* _Records provided_:
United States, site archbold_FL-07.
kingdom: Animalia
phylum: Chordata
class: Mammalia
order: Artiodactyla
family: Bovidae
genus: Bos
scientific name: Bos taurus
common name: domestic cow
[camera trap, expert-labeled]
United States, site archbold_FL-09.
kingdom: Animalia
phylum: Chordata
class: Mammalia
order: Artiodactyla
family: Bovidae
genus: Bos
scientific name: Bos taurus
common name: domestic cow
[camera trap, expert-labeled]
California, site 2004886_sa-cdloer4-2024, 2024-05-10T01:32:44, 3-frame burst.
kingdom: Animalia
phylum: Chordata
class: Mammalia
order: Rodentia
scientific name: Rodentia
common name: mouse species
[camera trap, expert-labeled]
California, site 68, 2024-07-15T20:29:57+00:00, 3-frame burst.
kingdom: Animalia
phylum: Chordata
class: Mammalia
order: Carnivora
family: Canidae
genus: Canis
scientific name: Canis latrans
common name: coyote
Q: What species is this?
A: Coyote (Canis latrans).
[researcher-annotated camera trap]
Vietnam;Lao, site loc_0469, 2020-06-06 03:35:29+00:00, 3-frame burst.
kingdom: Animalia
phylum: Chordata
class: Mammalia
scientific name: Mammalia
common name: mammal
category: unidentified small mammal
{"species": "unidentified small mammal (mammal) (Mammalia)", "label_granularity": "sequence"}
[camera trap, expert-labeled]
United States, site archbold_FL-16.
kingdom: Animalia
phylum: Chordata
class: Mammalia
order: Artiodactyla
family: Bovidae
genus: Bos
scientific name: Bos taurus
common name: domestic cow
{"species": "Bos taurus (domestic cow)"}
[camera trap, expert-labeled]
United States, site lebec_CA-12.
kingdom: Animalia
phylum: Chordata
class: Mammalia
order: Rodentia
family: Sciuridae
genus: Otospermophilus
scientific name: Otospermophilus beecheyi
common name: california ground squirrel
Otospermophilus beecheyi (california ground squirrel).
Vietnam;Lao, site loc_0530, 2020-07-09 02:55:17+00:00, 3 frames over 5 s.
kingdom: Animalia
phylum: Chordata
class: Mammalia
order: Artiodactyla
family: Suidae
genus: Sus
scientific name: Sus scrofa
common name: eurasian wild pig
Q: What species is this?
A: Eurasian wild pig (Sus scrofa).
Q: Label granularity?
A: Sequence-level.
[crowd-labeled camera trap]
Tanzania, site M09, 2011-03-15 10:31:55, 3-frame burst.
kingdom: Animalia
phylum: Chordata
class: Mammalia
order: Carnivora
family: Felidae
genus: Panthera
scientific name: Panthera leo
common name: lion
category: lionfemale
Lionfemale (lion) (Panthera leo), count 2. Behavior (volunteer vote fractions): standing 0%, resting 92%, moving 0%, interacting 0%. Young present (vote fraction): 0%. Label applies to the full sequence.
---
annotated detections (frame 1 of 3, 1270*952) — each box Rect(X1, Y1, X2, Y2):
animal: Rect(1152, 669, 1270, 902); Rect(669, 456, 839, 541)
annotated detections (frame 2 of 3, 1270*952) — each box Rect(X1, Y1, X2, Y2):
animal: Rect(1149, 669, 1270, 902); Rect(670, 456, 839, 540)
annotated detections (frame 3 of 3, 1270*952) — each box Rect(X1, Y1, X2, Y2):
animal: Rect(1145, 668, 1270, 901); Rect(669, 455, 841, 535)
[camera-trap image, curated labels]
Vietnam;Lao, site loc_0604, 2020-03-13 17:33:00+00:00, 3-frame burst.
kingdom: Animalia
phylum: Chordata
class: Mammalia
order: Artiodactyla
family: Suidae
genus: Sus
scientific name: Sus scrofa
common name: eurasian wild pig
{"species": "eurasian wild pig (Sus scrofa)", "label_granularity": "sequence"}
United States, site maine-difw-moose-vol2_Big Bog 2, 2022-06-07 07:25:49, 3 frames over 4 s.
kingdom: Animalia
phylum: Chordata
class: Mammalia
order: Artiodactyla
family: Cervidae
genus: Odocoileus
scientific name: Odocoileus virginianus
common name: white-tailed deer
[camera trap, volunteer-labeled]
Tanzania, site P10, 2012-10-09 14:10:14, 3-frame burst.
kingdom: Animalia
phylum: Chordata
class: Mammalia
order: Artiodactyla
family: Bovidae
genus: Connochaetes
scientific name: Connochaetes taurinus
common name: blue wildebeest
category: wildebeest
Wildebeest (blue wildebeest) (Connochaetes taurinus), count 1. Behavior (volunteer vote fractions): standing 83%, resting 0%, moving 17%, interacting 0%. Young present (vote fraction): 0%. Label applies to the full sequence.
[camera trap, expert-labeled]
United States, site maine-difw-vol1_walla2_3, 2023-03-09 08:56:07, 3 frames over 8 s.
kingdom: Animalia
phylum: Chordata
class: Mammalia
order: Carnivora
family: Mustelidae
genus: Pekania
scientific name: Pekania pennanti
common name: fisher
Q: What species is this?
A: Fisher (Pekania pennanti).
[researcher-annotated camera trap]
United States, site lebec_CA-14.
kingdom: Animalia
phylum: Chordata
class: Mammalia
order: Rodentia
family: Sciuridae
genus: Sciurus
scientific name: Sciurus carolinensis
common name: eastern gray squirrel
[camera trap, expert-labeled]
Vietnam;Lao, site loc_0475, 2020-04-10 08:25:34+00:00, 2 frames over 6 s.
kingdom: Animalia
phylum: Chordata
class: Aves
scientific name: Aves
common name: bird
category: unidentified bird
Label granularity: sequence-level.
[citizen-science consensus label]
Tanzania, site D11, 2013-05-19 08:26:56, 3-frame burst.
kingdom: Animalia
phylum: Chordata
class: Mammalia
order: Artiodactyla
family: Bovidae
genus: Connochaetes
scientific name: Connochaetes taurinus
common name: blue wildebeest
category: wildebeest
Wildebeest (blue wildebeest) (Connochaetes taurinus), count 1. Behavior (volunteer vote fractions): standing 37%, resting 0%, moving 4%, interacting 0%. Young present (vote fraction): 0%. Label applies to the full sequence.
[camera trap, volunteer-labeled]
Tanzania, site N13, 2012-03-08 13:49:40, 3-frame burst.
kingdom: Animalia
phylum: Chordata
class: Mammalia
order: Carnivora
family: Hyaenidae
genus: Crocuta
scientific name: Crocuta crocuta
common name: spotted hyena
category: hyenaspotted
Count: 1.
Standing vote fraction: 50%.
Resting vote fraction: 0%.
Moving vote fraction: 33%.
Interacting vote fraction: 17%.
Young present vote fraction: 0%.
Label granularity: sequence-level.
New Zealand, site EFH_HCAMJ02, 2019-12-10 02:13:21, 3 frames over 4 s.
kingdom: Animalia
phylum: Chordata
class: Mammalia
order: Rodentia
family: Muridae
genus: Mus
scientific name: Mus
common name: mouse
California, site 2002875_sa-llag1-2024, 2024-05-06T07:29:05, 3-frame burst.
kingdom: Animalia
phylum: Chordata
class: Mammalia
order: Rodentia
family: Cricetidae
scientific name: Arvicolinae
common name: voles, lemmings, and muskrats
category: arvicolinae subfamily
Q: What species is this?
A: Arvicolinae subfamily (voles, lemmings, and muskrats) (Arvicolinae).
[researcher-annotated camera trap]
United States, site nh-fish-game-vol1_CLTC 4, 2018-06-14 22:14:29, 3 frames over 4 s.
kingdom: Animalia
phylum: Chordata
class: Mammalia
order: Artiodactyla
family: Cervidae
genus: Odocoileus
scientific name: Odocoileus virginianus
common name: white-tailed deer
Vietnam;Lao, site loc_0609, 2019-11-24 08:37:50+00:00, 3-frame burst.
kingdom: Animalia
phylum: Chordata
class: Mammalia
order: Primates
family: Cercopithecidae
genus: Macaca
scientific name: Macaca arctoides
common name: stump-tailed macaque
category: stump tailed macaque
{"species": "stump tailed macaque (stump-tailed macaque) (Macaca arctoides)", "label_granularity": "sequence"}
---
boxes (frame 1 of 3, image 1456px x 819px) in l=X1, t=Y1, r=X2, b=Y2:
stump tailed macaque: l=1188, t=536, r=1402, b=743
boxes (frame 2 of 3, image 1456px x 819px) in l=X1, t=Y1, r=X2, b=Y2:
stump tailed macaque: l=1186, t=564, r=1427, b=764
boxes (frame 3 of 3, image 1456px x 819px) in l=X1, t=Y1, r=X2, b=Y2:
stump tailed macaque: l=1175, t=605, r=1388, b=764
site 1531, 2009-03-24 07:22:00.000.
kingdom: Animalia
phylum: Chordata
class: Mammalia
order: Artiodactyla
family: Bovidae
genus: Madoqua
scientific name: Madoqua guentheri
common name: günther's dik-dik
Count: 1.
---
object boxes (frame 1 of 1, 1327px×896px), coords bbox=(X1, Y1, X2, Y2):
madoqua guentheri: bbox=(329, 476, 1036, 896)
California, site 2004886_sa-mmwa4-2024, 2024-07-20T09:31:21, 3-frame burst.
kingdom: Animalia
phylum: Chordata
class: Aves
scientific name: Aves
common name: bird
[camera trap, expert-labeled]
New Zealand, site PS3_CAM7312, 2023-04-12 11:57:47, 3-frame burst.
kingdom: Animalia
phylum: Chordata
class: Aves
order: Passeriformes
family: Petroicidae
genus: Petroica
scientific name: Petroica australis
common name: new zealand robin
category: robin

* _Exercise instructions_: Would you tally the lines above that include "Macaca" and reply with only the total?

* _Expected answer_: 3